#### TESTO FORNITO:
--------------------------------

Nuovo capitolo nello scontro politico sulla gestione delle finanze della Regione Umbria. Dopo le dichiarazioni delle opposizioni, che avevano rivendicato un bilancio 2024 in attivo, i gruppi di maggioranza Pd, M5S, Avs e Ud-Pp hanno diffuso una nota per contestare quella che definiscono “una narrazione falsa e fuorviante”.
Secondo la maggioranza, infatti, “la Regione ha chiuso il consuntivo 2024 con un disavanzo di 70 milioni e 70 mila euro, altro che attivo”. Il cosiddetto consolidato, spiegano i gruppi, risulta positivo soltanto grazie ai risultati di esercizio di enti come Gepafin, Afor e Adisu, che dispongono di bilanci propri e indipendenti, “senza che questo comporti reali risorse a disposizione della Regione”.
La nota sottolinea che nell’assestamento di bilancio si è dovuto affrontare questo disavanzo con un’operazione definita “puramente tecnica e complessa”. Da qui l’accusa rivolta all’opposizione di strumentalizzare la vicenda: “Si usano slogan semplici per mistificare dati contabili complicati, che invece richiederebbero spiegazioni serie e responsabili”.

--------------------------------

#### DATI DA ESAMINARE:

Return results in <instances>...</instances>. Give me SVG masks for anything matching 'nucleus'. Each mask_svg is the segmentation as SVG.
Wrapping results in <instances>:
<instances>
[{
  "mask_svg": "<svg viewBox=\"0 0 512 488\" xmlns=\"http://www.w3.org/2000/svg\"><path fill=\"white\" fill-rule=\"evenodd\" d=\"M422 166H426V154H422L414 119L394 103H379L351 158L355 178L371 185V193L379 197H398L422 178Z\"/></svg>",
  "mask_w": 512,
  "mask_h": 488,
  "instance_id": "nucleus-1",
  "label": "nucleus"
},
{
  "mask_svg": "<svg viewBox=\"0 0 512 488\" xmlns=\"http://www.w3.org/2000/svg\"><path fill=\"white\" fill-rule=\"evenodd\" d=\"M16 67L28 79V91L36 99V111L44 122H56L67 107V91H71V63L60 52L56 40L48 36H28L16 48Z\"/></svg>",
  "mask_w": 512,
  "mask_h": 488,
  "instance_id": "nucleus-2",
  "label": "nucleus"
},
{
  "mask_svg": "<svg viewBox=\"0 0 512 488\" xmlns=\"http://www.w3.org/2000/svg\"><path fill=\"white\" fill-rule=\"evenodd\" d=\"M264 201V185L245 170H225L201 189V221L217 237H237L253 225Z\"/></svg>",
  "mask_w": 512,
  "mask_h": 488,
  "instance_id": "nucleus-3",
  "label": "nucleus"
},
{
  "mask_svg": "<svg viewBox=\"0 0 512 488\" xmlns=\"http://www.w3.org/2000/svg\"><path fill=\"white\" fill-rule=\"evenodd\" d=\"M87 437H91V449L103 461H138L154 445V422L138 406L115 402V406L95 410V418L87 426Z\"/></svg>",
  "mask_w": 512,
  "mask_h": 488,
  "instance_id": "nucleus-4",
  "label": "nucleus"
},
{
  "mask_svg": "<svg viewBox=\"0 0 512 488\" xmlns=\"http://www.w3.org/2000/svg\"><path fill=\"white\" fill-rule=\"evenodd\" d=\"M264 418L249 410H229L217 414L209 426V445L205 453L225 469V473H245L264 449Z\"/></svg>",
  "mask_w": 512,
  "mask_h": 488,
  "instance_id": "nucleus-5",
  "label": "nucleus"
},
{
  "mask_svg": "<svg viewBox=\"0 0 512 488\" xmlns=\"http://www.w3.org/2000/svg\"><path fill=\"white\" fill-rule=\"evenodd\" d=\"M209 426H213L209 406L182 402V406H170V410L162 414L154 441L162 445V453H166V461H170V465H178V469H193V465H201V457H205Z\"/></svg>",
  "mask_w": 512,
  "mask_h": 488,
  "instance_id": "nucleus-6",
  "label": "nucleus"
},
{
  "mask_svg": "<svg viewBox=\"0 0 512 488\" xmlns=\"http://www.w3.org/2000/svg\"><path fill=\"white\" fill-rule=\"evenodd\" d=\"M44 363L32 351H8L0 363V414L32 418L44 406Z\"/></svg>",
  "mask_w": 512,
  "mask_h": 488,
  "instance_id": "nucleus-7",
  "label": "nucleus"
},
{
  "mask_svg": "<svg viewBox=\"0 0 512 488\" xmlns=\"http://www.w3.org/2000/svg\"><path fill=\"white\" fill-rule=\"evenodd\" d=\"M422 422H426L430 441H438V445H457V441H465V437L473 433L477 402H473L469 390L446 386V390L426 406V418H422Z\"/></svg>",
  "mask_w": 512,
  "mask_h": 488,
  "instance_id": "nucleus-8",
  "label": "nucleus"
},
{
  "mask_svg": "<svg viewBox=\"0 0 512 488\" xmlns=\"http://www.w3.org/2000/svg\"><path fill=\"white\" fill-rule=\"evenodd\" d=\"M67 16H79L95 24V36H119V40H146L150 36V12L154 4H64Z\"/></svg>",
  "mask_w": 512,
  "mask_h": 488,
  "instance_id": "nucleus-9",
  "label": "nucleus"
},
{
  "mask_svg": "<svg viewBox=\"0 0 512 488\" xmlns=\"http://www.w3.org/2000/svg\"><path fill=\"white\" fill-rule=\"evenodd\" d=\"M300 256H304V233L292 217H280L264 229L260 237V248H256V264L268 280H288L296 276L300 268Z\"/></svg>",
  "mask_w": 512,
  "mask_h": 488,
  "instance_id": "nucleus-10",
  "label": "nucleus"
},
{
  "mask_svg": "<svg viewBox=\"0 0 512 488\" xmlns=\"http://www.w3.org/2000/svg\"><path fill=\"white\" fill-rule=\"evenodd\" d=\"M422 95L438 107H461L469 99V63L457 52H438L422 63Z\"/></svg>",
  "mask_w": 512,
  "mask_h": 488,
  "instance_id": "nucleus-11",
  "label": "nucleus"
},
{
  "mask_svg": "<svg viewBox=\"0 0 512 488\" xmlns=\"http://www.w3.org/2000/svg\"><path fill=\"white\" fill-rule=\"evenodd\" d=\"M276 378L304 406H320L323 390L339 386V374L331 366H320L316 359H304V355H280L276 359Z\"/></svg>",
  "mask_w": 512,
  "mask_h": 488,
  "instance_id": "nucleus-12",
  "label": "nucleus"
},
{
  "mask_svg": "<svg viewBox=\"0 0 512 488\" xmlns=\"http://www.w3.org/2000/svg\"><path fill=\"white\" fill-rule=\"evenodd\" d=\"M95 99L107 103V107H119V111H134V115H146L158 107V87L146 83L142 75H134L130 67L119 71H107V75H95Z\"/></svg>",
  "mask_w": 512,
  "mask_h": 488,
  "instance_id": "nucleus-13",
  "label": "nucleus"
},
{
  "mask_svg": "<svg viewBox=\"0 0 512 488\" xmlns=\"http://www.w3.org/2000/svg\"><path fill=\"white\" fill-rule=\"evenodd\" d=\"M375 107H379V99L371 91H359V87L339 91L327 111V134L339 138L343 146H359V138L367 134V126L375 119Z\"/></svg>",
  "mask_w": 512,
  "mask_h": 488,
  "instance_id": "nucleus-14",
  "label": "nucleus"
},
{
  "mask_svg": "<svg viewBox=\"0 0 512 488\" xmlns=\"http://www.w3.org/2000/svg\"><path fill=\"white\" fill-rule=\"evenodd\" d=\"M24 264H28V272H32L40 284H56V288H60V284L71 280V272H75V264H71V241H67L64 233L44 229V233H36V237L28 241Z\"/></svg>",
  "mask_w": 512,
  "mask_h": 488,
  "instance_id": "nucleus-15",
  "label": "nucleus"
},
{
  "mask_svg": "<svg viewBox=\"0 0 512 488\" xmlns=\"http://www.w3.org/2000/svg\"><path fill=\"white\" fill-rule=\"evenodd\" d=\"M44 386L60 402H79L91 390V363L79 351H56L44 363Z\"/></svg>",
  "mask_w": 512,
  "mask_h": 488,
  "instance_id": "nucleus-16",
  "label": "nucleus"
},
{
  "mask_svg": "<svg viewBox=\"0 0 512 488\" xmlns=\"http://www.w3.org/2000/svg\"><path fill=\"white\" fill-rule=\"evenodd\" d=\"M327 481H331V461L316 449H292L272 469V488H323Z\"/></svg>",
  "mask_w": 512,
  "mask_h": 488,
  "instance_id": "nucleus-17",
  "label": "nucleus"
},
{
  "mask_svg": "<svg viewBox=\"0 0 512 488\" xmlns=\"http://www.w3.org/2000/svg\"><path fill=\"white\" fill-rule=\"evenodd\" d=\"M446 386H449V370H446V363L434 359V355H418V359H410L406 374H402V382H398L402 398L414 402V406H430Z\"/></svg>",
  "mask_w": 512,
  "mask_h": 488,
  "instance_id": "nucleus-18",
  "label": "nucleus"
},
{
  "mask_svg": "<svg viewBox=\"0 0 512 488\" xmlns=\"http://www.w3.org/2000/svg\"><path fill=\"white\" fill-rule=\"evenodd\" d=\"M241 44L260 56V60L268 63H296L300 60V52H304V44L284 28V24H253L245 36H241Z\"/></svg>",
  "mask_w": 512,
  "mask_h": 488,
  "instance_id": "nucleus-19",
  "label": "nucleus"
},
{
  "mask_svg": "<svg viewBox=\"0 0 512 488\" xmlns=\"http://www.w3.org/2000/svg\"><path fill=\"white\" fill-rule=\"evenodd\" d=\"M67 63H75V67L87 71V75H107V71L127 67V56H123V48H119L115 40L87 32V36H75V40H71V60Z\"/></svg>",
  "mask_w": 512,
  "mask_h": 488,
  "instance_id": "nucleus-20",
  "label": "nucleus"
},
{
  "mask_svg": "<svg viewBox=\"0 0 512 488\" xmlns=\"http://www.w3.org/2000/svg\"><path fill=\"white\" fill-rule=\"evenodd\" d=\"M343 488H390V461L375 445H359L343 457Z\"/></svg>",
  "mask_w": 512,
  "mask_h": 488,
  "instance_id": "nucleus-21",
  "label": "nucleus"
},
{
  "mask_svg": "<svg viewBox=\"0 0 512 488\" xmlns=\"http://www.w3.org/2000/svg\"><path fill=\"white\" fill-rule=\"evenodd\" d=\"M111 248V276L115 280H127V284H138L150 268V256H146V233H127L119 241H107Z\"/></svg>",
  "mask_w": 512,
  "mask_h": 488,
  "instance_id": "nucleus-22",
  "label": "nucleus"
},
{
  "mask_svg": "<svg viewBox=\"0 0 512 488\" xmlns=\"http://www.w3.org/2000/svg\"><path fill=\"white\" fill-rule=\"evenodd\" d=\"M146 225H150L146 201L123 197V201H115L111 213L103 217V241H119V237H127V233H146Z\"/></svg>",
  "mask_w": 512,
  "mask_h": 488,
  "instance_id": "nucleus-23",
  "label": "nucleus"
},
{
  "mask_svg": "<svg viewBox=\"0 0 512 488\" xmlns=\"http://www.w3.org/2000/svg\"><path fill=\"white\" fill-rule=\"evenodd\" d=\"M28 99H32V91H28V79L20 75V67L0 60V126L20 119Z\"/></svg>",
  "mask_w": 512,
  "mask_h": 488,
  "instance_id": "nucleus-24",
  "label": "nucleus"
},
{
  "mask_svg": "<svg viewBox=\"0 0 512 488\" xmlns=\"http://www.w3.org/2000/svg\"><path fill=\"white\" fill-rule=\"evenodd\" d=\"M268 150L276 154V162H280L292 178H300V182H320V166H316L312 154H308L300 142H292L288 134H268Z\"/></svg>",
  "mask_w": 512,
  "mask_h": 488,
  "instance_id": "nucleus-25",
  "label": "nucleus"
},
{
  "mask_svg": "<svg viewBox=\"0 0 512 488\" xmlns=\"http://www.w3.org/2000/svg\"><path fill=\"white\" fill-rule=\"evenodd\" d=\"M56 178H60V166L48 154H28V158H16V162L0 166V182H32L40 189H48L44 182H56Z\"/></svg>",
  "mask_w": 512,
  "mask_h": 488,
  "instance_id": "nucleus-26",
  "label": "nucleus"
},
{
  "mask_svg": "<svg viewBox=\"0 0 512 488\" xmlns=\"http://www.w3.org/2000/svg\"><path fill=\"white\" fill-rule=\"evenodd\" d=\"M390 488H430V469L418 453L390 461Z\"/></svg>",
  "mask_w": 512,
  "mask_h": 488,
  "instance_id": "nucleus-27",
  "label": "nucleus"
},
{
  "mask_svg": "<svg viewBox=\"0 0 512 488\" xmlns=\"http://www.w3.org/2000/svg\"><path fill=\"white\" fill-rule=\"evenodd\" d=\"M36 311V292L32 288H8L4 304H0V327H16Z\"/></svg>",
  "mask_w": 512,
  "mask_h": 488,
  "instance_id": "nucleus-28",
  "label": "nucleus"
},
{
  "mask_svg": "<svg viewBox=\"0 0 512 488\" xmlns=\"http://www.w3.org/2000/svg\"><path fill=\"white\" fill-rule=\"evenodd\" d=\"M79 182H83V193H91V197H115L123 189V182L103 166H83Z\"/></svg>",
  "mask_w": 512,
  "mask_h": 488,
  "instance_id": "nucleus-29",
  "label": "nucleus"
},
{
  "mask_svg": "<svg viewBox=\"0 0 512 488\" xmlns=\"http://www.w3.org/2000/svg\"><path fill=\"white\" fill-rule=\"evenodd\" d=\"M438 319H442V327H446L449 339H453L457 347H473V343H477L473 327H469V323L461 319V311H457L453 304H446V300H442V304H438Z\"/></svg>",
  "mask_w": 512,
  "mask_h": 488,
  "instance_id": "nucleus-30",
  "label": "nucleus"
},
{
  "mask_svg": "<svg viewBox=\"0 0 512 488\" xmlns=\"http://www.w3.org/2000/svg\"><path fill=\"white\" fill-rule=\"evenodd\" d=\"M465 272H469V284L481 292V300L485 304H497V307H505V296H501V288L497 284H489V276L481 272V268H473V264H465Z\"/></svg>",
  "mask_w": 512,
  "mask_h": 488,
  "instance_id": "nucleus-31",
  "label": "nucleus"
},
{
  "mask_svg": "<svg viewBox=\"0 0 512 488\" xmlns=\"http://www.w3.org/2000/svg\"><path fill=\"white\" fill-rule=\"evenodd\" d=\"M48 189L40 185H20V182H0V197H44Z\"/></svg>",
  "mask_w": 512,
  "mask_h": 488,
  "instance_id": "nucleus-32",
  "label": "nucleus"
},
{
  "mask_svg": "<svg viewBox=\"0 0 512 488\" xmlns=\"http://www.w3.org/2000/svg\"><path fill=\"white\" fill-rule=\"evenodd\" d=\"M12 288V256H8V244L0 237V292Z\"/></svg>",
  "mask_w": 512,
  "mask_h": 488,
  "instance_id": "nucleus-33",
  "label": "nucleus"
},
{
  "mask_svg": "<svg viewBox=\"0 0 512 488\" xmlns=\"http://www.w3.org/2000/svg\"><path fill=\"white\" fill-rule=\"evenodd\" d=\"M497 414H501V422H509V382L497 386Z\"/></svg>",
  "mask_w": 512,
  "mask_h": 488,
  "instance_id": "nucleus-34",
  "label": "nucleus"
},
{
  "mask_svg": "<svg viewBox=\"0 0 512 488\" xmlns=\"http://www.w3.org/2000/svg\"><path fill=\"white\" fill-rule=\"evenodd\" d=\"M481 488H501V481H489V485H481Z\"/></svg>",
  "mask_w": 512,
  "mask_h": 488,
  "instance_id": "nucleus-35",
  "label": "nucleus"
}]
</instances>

--------------------------------

#### ISTRUZIONI OPERATIVE:
(A) Nel testo sul bilancio della Regione Umbria, con quale disavanzo la maggioranza afferma che la Regione ha chiuso il consuntivo 2024?
(B) Scrivi il seguito del testo sul bilancio della Regione Umbria, riprendendo subito dopo la sua ultima frase.

#### RISULTATI PER ATTIVITÀ:
(A) Con un disavanzo di 70 milioni e 70 mila euro.

(B)
Un altro punto contestato riguarda la partecipazione ai lavori istituzionali: “Quando il documento è stato discusso in Commissione, l’intera opposizione era assente – si legge nella nota –. Nessuno ha ritenuto di partecipare al confronto o di assumersi la responsabilità del voto. Questo è il livello di interesse verso la comunità umbra: zero”.
La replica della maggioranza si chiude con un messaggio di fermezza: “Respingiamo con forza le accuse e ribadiamo che il nostro impegno resta quello di garantire trasparenza, rigore e responsabilità nella gestione delle finanze regionali. Non ci lasceremo trascinare da polemiche pretestuose di chi, invece di proporre un’opposizione costruttiva, preferisce raccontare favole ai cittadini”.